While ONNX Runtime does natively support both DNNs and traditional ML models, the Hummingbird integration provides performance improvements by using the neural network form of LightGBM models for inferencing. This may be particularly useful for those already utilizing GPUs for the acceleration of other DNNs. Let’s take a look at this in action.

Code and performance

Import

import numpy as np
import lightgbm as lgb
import timeit
 
import onnxruntime as ort
from onnxmltools.convert import convert_lightgbm
from onnxconverter_common.data_types import FloatTensorType

Create some random data for binary classification

max_depth = 8
num_classes = 2
n_estimators = 1000
n_features = 30
n_fit = 1000
n_pred= 10000
X = np.random.rand(n_fit, n_features)
X = np.array(X, dtype=np.float32)
y = np.random.randint(num_classes, size=n_fit)
test_data = np.random.rand(n_pred, n_features).astype('float32')

Create and train a LightGBM model

model = lgb.LGBMClassifier(n_estimators=n_estimators, max_depth=max_depth, pred_early_stop=False)
model.fit(X, y)

Use ONNXMLTOOLS to convert the model to ONNXML

input_types = [("input", FloatTensorType([n_pred, n_features))] # Define the inputs for the ONNX
onnx_ml_model = convert_lightgbm(model, initial_types=input_types)

Predict with LightGBM

lgbm_time = timeit.timeit("model.predict_proba(test_data)", number=7, 
                          setup="from __main__ import model, test_data")
print("LightGBM (CPU): {}".format(num_classes, max_depth, n_estimators, lgbm_time))

Predict with ONNX ML model

sessionml = ort.InferenceSession(onnx_ml_model.SerializeToString())
onnxml_time = timeit.timeit("sessionml.run( [sessionml.get_outputs()[1].name],  
                             {sessionml.get_inputs()[0].name: test_data} )", 
                            number=7, setup="from __main__ import sessionml, test_data")
print("LGBM->ONNXML (CPU): {}".format(num_classes, max_depth, n_estimators, onnxml_time))

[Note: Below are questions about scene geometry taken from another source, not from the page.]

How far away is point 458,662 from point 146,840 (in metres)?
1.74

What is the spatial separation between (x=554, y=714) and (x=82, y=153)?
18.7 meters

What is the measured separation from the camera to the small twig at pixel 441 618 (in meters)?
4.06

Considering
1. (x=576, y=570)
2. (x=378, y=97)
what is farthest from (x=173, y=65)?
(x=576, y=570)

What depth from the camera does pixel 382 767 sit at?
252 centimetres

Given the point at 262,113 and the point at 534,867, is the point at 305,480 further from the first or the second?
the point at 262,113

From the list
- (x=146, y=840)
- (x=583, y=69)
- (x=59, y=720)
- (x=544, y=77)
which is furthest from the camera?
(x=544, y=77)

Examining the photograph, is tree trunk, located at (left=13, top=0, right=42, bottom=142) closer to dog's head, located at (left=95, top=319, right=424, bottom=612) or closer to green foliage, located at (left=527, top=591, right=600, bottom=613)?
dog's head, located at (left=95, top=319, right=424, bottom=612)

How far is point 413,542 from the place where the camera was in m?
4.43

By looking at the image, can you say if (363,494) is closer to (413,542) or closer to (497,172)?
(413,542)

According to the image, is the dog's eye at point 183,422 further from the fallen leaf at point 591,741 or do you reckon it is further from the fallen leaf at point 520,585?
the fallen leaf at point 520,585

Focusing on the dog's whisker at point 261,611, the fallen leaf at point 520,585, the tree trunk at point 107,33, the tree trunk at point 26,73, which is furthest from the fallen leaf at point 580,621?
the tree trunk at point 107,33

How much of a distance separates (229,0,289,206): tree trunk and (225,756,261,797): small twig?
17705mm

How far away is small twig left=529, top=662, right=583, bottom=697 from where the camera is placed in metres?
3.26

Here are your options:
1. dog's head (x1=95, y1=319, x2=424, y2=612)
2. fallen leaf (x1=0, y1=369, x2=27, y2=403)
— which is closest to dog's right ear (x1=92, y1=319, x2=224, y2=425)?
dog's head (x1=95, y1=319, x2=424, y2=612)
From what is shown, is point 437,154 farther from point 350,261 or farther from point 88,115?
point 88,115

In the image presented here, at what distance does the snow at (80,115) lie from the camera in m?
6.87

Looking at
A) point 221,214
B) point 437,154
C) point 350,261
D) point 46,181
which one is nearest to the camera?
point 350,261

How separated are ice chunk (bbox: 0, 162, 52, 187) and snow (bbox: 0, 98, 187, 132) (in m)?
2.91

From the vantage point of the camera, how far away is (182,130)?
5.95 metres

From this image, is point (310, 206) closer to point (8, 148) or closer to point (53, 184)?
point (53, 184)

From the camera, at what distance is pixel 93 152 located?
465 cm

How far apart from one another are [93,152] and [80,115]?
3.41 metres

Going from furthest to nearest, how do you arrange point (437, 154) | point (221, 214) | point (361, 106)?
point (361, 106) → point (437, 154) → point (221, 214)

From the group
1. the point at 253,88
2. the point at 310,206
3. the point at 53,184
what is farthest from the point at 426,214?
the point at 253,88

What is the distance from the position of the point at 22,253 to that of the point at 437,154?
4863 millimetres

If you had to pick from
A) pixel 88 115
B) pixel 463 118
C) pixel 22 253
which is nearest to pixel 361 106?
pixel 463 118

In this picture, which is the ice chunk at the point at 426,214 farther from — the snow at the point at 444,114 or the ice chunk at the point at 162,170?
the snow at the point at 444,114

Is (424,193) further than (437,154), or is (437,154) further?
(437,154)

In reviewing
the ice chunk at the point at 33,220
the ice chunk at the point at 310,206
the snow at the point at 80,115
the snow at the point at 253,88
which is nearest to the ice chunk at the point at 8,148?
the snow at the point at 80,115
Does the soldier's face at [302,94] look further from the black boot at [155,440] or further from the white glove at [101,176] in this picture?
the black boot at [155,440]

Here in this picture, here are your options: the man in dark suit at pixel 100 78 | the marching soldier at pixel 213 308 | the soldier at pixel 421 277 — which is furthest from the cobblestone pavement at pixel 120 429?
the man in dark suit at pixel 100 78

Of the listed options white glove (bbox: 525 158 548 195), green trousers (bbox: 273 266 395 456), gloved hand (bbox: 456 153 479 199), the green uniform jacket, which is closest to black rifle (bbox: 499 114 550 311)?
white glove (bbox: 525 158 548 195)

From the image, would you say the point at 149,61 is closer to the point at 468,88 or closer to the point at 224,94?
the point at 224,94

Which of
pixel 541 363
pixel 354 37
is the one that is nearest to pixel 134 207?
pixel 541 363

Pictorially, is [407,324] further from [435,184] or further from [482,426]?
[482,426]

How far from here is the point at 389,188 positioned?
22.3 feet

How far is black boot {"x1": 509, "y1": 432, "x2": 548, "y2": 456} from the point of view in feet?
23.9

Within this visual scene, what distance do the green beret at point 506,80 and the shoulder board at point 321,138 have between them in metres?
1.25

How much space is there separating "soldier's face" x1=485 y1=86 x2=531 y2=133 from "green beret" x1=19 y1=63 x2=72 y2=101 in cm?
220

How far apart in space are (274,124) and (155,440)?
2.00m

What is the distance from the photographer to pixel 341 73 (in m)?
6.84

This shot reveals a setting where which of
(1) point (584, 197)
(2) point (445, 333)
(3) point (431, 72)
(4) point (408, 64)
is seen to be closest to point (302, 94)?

The result is the following:

LightGBM (CPU): 1.1157575770048425
LGBM->ONNXML (CPU) 1.0180995319969952

Not bad! Now let’s see Hummingbird in action. The only change to the conversion code above is the addition of without_onnx_ml=True

Use ONNXMLTOOLS to generate an ONNX (model without any ML operator) using Hummingbird

input_types = [("input", FloatTensorType([n_pred, n_features))] # Define the inputs for the ONNX
onnx_model = convert_lightgbm(model, initial_types=input_types, without_onnx_ml=True)

We can now pip install onnxruntime-gpu and run the prediction over the onnx_model:

Predict with the ONNX model (on GPU)

sess_options = ort.SessionOptions()
session = ort.InferenceSession(onnx_model.SerializeToString(), sess_options)
onnx_time = timeit.timeit("session.run( [session.get_outputs()[1].name], {session.get_inputs()[0].name:
                            test_data} )", number=7, setup="from __main__ import session, test_data")
print("LGBM->ONNX (GPU): {}".format(onnx_time))

And we get:

LGBM->ONNXML->ONNX (GPU): 0.2364534509833902

There is an approximate 5x improvement over the CPU implementation. Additionally, the ONNX model can take advantage of any additional optimizations available in future releases of ORT, and it can run on any hardware accelerator supported by ORT.

Going forward

Hummingbird currently supports converters for ONNX, scikit-learn, XGBoost, and LightGBM. In the future, we plan to provide similar features for other converters in the ONNXMLTools family, such as XGBoost and scikit-learn. If there are additional operators or integrations you would like to see, please file an issue. We would love to hear about how Hummingbird can help speed-up your workloads and we look forward to adding more features!